» **OPIS ZADANIA**
Przepisz całe poniższe zestawienie jako listę JSON złożoną z ciągów znaków, w której każdemu wierszowi odpowiada jeden ciąg. Puste wiersze pomiń.

» **ZESTAWIENIE**
+--

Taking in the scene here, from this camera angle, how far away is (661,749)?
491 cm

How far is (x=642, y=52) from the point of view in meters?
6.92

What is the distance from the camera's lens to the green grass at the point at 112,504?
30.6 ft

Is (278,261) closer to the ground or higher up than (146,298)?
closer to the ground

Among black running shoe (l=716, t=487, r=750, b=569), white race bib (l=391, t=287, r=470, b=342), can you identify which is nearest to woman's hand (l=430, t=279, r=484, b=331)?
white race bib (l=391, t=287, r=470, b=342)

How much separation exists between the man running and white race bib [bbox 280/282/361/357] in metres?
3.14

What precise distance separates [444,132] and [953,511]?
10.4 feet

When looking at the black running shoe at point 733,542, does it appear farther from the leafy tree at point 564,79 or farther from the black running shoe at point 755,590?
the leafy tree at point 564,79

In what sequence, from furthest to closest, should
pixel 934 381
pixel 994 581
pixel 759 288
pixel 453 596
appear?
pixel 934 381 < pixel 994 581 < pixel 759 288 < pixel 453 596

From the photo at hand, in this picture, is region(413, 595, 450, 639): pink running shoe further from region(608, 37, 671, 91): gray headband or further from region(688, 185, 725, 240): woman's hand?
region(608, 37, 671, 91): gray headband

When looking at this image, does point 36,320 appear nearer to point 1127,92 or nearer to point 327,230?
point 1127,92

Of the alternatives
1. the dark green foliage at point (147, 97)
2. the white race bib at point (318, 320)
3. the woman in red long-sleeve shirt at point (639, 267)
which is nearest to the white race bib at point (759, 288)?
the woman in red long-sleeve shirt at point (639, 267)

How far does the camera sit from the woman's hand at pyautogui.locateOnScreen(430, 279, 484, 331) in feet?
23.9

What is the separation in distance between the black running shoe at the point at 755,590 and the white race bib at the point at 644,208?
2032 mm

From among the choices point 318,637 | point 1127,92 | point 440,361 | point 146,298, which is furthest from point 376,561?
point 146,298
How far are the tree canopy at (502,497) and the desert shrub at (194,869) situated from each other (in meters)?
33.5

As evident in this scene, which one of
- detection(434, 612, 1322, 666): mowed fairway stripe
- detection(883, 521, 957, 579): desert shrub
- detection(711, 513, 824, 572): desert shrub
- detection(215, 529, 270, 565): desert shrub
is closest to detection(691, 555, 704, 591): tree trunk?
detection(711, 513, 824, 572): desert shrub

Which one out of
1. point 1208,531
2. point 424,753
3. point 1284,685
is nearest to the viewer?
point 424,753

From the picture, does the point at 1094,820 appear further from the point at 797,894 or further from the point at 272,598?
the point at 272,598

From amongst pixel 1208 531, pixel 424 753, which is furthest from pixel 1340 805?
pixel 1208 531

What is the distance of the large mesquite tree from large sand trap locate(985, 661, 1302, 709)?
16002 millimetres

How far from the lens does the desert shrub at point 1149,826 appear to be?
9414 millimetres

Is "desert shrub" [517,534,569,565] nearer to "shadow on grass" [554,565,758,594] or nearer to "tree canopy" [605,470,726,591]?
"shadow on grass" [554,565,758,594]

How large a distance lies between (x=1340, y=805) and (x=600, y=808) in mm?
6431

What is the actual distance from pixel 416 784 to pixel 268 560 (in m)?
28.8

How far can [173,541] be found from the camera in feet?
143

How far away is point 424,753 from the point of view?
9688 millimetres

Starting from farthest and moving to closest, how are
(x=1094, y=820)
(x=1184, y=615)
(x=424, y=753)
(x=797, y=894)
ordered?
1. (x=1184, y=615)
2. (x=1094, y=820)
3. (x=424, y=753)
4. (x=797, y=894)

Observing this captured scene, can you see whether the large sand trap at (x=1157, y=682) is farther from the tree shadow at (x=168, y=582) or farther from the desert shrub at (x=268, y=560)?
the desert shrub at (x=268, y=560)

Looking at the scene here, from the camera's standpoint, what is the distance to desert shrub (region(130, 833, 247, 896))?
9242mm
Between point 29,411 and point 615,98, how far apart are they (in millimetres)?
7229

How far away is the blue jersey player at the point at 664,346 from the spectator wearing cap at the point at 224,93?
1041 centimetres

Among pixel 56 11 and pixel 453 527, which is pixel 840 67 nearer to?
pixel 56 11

+--

» **WYNIK KOŃCOWY**
[
  "Taking in the scene here, from this camera angle, how far away is (661,749)?",
  "491 cm",
  "How far is (x=642, y=52) from the point of view in meters?",
  "6.92",
  "What is the distance from the camera's lens to the green grass at the point at 112,504?",
  "30.6 ft",
  "Is (278,261) closer to the ground or higher up than (146,298)?",
  "closer to the ground",
  "Among black running shoe (l=716, t=487, r=750, b=569), white race bib (l=391, t=287, r=470, b=342), can you identify which is nearest to woman's hand (l=430, t=279, r=484, b=331)?",
  "white race bib (l=391, t=287, r=470, b=342)",
  "How much separation exists between the man running and white race bib [bbox 280/282/361/357] in metres?",
  "3.14",
  "What precise distance separates [444,132] and [953,511]?",
  "10.4 feet",
  "When looking at the black running shoe at point 733,542, does it appear farther from the leafy tree at point 564,79 or farther from the black running shoe at point 755,590?",
  "the leafy tree at point 564,79",
  "In what sequence, from furthest to closest, should",
  "pixel 934 381",
  "pixel 994 581",
  "pixel 759 288",
  "pixel 453 596",
  "appear?",
  "pixel 934 381 < pixel 994 581 < pixel 759 288 < pixel 453 596",
  "From the photo at hand, in this picture, is region(413, 595, 450, 639): pink running shoe further from region(608, 37, 671, 91): gray headband or further from region(688, 185, 725, 240): woman's hand?",
  "region(608, 37, 671, 91): gray headband",
  "When looking at this image, does point 36,320 appear nearer to point 1127,92 or nearer to point 327,230?",
  "point 1127,92",
  "Of the alternatives",
  "1. the dark green foliage at point (147, 97)",
  "2. the white race bib at point (318, 320)",
  "3. the woman in red long-sleeve shirt at point (639, 267)",
  "which is nearest to the white race bib at point (759, 288)?",
  "the woman in red long-sleeve shirt at point (639, 267)",
  "How far does the camera sit from the woman's hand at pyautogui.locateOnScreen(430, 279, 484, 331) in feet?",
  "23.9",
  "What is the separation in distance between the black running shoe at the point at 755,590 and the white race bib at the point at 644,208?",
  "2032 mm",
  "From among the choices point 318,637 | point 1127,92 | point 440,361 | point 146,298, which is furthest from point 376,561?",
  "point 146,298",
  "How far are the tree canopy at (502,497) and the desert shrub at (194,869) situated from each other (in meters)?",
  "33.5",
  "As evident in this scene, which one of",
  "- detection(434, 612, 1322, 666): mowed fairway stripe",
  "- detection(883, 521, 957, 579): desert shrub",
  "- detection(711, 513, 824, 572): desert shrub",
  "- detection(215, 529, 270, 565): desert shrub",
  "is closest to detection(691, 555, 704, 591): tree trunk?",
  "detection(711, 513, 824, 572): desert shrub",
  "Which one out of",
  "1. point 1208,531",
  "2. point 424,753",
  "3. point 1284,685",
  "is nearest to the viewer?",
  "point 424,753",
  "From the picture, does the point at 1094,820 appear further from the point at 797,894 or further from the point at 272,598?",
  "the point at 272,598",
  "From amongst pixel 1208 531, pixel 424 753, which is furthest from pixel 1340 805?",
  "pixel 1208 531",
  "What is the distance of the large mesquite tree from large sand trap locate(985, 661, 1302, 709)?",
  "16002 millimetres",
  "How far from the lens does the desert shrub at point 1149,826 appear to be?",
  "9414 millimetres",
  "Is \"desert shrub\" [517,534,569,565] nearer to \"shadow on grass\" [554,565,758,594] or nearer to \"tree canopy\" [605,470,726,591]?",
  "\"shadow on grass\" [554,565,758,594]",
  "How large a distance lies between (x=1340, y=805) and (x=600, y=808) in mm?",
  "6431",
  "What is the actual distance from pixel 416 784 to pixel 268 560 (in m)?",
  "28.8",
  "How far can [173,541] be found from the camera in feet?",
  "143",
  "How far away is point 424,753 from the point of view?",
  "9688 millimetres",
  "Starting from farthest and moving to closest, how are",
  "(x=1094, y=820)",
  "(x=1184, y=615)",
  "(x=424, y=753)",
  "(x=797, y=894)",
  "ordered?",
  "1. (x=1184, y=615)",
  "2. (x=1094, y=820)",
  "3. (x=424, y=753)",
  "4. (x=797, y=894)",
  "Observing this captured scene, can you see whether the large sand trap at (x=1157, y=682) is farther from the tree shadow at (x=168, y=582) or farther from the desert shrub at (x=268, y=560)?",
  "the desert shrub at (x=268, y=560)",
  "Looking at the scene here, from the camera's standpoint, what is the distance to desert shrub (region(130, 833, 247, 896))?",
  "9242mm",
  "Between point 29,411 and point 615,98, how far apart are they (in millimetres)?",
  "7229",
  "How far away is the blue jersey player at the point at 664,346 from the spectator wearing cap at the point at 224,93?",
  "1041 centimetres",
  "Among pixel 56 11 and pixel 453 527, which is pixel 840 67 nearer to?",
  "pixel 56 11"
]